Accepted Papers: 6th International Conference on Cloud and Big Data (CLBD 2025)

Accepted Papers

Leveraging AI to Reduce Technical DEBT

Vijay Pahuja and Vishal Padh, Technical Debt, AI, Software Engineering, Development Tools United States of America

ABSTRACT

Technical Debt is one of the biggest issues hindering the digital transformation of organizations. Cost of addressing debt has been rising. AI powered tools can overcome problems of traditional tools as they continuously learn and adapt new patterns. They can proactively detect issues, suggest refactoring, and provide insight to areas of improvement in the codebase, pushing for more sustainable software development practices. While AI offers tremendous potential for managing and reducing technical debt, AI based tools come with their own challenges as AI is heavily dependent on the quality and quantity of data on which they are trained. As organizations rely more and more on AI, they may end up with monotonous codebases producing mediocre products as use of AI will lead to skill degradation and affect critical thinking.

KEYWORDS

Technical Debt, AI, Software Engineering, Development Tools.

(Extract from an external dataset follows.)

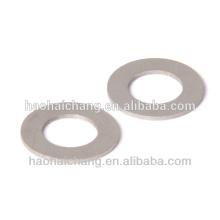 Металла точности OEM штемпелюя нестандартные прокладки из нержавеющей стали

Multi-label Commit Message Classification Through P-Tuning

Xia Li, Tanvi Mistry, The Department of Software Engineering and Game Design and Development, Kennesaw State University, Marietta, USA

ABSTRACT

Version control systems (VCS) play a crucial role by enabling developers to record changes, revert to previous versions, and coordinate work across distributed teams. In version control systems (e.g., GitHub), commit message serves as concise descriptions of code changes made during development. In our study, we evaluate the performance of multi-label commit message classification using p-tuning (learnable prompt templates) through three pre-trained models such as BERT, RoBERTa and DistilBERT. The experimental results demonstrate that RoBERTa model outperforms other two models in terms of the widely used evaluation metrics (e.g., achieving 81.99% F1 score).

KEYWORDS

Multi-label commit message classification, p-tuning, pre-trained models.

Explainable Optimized Machine Learning for Customer Churn Prediction

Nuwan Kaluarachchi, Arathi Arakala, Sevvandi Kandanaarachchi and Kristen Moore, Technical University of Crete, , Greece

ABSTRACT

This study proposes a multi-objective Mayfly Optimization Algorithm to tackle the NP-hard problem of selecting tuning hyperparameters and features in Random Forest models. The optimization simultaneously targets enhanced accuracy and F1 score, while minimizing the number of input variables, thus improving model efficiency without compromising performance. The results indicate that the optimized model performs better than standard configurations, achieving notable improvements in both predictive metrics and model simplicity. A critical aspect of the study lies in the interpretability of the model’s outputs through SHAP (SHapley Additive exPlanations) values, which offer transparency into how individual features influence predictions. In the context of large-scale customer datasets, the use of SHAP proved valuable in isolating the dominant predictors of churn, such as age, number of products, and activity status. The SHAP beeswarm plot demonstrates that older age and fewer products strongly correlate with higher churn risk, whereas active users and higher engagement tend to reduce it. While some features like salary and credit score were less impactful, the explainable outputs enhanced the trust and usability of the model, especially in complex environments with high-dimensional data. The study underscores the value of combining optimization with explainability for handling real-world big data applications, where accuracy alone isnt enough without knowing why a model behaves as it does.

KEYWORDS

random forest, mayfly, hyperparameters, feature selection, SHAP .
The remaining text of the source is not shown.